毎日血圧を測っている人は、血圧計に表示される脈拍数も記録しておきます。脈拍数に変動があれば症状がない不整脈を見るける手掛かりになります。
脈の乱れのほかに、めまい、だるさ、動悸、息切れ、失神、胸の痛み、不快感などの症状のある人は必ず受診して下さい。
健康診断で、不整脈と指摘された場合は、一度再検査を受けましょう。心配のない不整脈だとわかることも大切です。
不整脈を自分で、チェックする方法
自分に不整脈があるかどうか、チェックする方法です。
簡単に短時間に出来ますので、毎日の習慣にするといいでしょう。
リズムと回数をチェックする
下の図のように、脈のリズムと回数をチェックします。
正常の場合は、規則正しいリズムで、1分間に50~100回の脈拍数となります。リズムが、不規則だったり、飛んだり、回数が早かったり、遅かったりすれば不整脈を疑います。
④不規則なタイプの心房細動は、弱い脈拍が不規則なリズムと回数で起こり、心室細動は、脈拍が取れなくなります。
この場合は、要注意ですので即、医療機関を受診しましょう。
「脈拍」の取り方
不整脈があるかどうか、リズムと回数を頭に入れて自分で、脈を取ってみます。
脈の取り方は、人差し指、中指、薬指の3本の指の腹の部分で、手首の親指側を触れます。少し強めに押すようにすると脈を感じやすいです。
手首で脈を取りにくい場合は、首の頸動脈(けいどうみゃく)に同じ3本の指を当てるといいです。私は、頸動脈の方が脈がわかりやすいです。

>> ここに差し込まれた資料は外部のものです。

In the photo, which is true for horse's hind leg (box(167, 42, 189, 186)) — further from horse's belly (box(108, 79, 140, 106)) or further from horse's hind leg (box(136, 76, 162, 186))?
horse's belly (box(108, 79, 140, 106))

朝目覚めたとき、夜寝る前に安静時に約10秒間取るといいです。初めのうちは、1分くらい脈を取り、慣れたら10秒くらいで、取るといいです。
寝る前にやってみました。「トン・トン・トン・トン」とリズムは、正常でした。
1分間で、脈拍は70回でした。規則正しいリズムで、1分間に50~100回が正常です。安静にしているときの心拍数は、男性で60~70程度、女性で65~75程度です。
ときどき思い出したようにやるくらいなので、自分の健康をチェックするには、毎晩続けようと思います。
定期的に脈を取ることは、自分の体の異常を知ることが出来ます。また、健康状態を知るバロメーターにもなるので、是非やってみて下さい。
まとめ
不整脈を知ることは、危ない不整脈を見つけることにつながります。
不整脈に気づくためには、自分で定期的に「脈」を取ってリズムと回数をチェックすることです。脈の乱れと症状があれば、医療機関を受診して下さい。
検査で、「心配のない不整脈」だとわかることも大事です。